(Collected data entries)
◇ ◇ ◇

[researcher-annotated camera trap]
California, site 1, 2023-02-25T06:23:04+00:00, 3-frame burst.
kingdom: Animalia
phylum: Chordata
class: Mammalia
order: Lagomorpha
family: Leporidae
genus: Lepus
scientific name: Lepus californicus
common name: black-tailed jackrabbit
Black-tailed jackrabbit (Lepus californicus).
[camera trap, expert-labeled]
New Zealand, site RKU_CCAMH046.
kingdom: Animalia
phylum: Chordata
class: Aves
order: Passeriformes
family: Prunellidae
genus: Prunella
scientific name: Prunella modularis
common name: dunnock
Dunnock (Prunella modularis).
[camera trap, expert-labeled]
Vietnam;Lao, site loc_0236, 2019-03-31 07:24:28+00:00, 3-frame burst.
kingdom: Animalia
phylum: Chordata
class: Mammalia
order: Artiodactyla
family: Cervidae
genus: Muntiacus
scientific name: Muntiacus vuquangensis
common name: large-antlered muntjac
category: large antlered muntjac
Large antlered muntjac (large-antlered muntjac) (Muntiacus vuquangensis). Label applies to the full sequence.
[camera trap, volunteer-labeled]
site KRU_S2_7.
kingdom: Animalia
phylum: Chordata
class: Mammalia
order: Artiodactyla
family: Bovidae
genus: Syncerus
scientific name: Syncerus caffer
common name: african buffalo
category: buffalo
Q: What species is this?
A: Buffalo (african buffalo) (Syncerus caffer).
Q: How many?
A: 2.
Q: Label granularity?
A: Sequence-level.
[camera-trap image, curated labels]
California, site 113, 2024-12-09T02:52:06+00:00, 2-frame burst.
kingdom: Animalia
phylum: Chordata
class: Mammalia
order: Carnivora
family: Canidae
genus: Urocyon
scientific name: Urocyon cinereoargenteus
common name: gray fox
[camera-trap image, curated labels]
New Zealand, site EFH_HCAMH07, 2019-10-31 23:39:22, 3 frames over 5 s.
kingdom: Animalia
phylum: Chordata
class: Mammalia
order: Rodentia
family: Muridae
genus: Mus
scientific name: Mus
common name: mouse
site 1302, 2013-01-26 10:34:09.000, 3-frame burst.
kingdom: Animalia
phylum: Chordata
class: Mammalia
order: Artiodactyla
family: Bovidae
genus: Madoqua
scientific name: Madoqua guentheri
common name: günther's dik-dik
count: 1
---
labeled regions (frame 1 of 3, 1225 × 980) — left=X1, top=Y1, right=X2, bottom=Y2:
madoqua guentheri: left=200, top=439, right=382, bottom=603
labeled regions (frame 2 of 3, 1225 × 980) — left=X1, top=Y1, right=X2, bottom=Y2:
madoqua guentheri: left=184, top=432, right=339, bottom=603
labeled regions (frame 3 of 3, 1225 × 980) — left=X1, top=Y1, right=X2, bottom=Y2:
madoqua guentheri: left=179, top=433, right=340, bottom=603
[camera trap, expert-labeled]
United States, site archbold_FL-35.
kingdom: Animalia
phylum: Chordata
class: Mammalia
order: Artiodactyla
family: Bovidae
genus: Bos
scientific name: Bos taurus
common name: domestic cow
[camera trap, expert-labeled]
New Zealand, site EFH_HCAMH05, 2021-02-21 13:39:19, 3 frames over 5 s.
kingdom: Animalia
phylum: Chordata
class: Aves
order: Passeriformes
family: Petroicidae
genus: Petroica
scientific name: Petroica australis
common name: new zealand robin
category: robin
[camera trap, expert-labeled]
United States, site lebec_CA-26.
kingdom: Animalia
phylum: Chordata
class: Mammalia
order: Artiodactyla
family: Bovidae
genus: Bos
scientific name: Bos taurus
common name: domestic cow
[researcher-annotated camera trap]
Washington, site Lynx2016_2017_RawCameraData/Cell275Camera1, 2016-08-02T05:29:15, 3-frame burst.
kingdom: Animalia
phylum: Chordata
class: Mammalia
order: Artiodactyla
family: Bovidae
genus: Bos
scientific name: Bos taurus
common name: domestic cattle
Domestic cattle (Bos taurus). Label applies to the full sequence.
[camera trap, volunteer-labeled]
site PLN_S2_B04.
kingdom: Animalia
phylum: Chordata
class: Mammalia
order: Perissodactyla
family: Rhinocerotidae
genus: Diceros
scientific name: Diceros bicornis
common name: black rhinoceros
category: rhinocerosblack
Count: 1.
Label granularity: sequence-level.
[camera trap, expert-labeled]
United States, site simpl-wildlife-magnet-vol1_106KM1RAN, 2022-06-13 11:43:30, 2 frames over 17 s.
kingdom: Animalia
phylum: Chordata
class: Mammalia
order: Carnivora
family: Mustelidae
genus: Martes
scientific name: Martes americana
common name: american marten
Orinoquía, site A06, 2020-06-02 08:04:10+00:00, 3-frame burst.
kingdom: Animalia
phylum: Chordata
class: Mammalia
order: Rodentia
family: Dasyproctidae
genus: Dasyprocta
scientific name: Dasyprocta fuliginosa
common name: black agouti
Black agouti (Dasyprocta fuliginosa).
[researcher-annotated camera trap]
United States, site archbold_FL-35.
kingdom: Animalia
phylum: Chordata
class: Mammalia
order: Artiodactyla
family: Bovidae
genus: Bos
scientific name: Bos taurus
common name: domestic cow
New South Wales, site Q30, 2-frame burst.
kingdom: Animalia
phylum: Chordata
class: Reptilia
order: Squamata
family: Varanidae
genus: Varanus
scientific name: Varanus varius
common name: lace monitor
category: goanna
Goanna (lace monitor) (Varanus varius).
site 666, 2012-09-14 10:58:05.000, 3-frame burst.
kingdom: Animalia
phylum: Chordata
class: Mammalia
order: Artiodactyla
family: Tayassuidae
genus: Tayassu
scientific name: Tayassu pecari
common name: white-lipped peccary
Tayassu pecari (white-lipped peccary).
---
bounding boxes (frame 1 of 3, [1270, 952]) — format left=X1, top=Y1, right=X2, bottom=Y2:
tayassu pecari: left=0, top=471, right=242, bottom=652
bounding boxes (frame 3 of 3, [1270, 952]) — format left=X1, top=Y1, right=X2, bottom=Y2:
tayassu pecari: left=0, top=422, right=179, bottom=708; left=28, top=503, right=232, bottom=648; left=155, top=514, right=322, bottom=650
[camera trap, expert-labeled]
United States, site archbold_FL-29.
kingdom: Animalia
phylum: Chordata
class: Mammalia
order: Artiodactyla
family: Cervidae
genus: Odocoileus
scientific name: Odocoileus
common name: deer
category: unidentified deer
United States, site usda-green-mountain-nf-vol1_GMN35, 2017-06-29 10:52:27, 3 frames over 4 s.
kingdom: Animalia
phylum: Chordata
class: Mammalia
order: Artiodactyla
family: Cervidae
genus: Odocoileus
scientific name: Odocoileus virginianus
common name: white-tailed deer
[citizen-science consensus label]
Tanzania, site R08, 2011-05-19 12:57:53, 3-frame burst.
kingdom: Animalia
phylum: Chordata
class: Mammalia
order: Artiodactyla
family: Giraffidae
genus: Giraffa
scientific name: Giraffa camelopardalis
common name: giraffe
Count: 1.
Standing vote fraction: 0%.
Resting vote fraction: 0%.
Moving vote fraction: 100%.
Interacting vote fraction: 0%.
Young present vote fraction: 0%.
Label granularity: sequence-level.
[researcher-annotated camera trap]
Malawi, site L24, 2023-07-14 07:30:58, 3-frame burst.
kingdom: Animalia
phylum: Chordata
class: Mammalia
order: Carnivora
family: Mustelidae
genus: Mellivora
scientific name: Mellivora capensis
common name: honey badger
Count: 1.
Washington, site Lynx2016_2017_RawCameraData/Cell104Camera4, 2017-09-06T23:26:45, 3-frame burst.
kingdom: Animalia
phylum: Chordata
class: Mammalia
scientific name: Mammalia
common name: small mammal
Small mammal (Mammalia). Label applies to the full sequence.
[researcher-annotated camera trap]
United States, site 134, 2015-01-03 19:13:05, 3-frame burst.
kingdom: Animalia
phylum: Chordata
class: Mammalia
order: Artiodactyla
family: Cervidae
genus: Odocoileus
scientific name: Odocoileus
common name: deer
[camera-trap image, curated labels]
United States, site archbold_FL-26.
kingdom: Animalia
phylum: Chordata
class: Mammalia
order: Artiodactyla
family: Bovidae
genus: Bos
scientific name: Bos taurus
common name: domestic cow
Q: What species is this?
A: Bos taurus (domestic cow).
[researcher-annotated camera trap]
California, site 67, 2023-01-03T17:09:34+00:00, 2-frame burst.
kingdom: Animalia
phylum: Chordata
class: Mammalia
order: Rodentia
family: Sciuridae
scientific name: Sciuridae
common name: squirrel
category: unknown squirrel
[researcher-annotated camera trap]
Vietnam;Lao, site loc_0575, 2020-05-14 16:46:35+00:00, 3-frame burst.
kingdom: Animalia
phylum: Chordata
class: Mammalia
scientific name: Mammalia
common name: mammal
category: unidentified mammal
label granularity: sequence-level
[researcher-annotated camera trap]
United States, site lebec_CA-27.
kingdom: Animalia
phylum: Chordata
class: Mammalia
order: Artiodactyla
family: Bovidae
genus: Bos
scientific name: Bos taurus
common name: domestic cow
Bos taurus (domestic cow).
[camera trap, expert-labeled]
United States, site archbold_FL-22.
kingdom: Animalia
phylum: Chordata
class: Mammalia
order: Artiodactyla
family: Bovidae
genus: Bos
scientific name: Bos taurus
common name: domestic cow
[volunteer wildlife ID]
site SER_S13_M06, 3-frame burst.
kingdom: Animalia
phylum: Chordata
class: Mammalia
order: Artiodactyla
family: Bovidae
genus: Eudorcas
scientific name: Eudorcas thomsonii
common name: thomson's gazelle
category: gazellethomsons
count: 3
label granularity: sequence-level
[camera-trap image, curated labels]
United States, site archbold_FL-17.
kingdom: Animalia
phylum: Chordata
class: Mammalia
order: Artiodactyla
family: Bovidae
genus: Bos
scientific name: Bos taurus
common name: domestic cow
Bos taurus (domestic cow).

◇ ◇ ◇

## Work instruction
Lines containing the string "fraction" are the ones to copy from the entries above.

## Result of the exercise
Standing vote fraction: 0%.
Resting vote fraction: 0%.
Moving vote fraction: 100%.
Interacting vote fraction: 0%.
Young present vote fraction: 0%.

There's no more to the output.